TASK DESCRIPTION >> Put the rows below into a two-column CSV with the columns "query" and "answer", one line per row. Wrap each field in quotes and replace any line breaks with spaces.

TASK MATERIAL >>
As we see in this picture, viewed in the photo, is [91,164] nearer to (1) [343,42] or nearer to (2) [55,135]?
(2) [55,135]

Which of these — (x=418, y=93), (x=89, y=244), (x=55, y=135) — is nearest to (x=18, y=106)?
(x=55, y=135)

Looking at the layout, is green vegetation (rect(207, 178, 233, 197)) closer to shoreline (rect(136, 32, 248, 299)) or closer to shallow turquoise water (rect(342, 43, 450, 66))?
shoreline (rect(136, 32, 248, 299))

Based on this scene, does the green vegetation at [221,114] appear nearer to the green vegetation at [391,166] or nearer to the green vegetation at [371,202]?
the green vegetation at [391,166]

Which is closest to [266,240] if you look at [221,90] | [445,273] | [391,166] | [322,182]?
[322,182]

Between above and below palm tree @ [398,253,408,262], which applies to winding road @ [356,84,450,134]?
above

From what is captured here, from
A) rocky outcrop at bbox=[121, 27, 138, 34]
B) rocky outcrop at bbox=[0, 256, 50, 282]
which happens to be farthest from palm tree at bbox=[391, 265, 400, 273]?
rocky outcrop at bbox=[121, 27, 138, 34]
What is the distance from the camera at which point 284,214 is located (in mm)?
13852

IN RESPONSE >>
query,answer
"As we see in this picture, viewed in the photo, is [91,164] nearer to (1) [343,42] or nearer to (2) [55,135]?","(2) [55,135]"
"Which of these — (x=418, y=93), (x=89, y=244), (x=55, y=135) — is nearest to (x=18, y=106)?","(x=55, y=135)"
"Looking at the layout, is green vegetation (rect(207, 178, 233, 197)) closer to shoreline (rect(136, 32, 248, 299)) or closer to shallow turquoise water (rect(342, 43, 450, 66))?","shoreline (rect(136, 32, 248, 299))"
"Based on this scene, does the green vegetation at [221,114] appear nearer to the green vegetation at [391,166] or nearer to the green vegetation at [371,202]?","the green vegetation at [391,166]"
"Which is closest to [266,240] if you look at [221,90] | [445,273] | [391,166] | [322,182]?","[322,182]"
"Between above and below palm tree @ [398,253,408,262], which applies to winding road @ [356,84,450,134]?","above"
"From what is captured here, from A) rocky outcrop at bbox=[121, 27, 138, 34] B) rocky outcrop at bbox=[0, 256, 50, 282] which happens to be farthest from palm tree at bbox=[391, 265, 400, 273]?","rocky outcrop at bbox=[121, 27, 138, 34]"
"What is the distance from the camera at which point 284,214 is located (in mm)?","13852"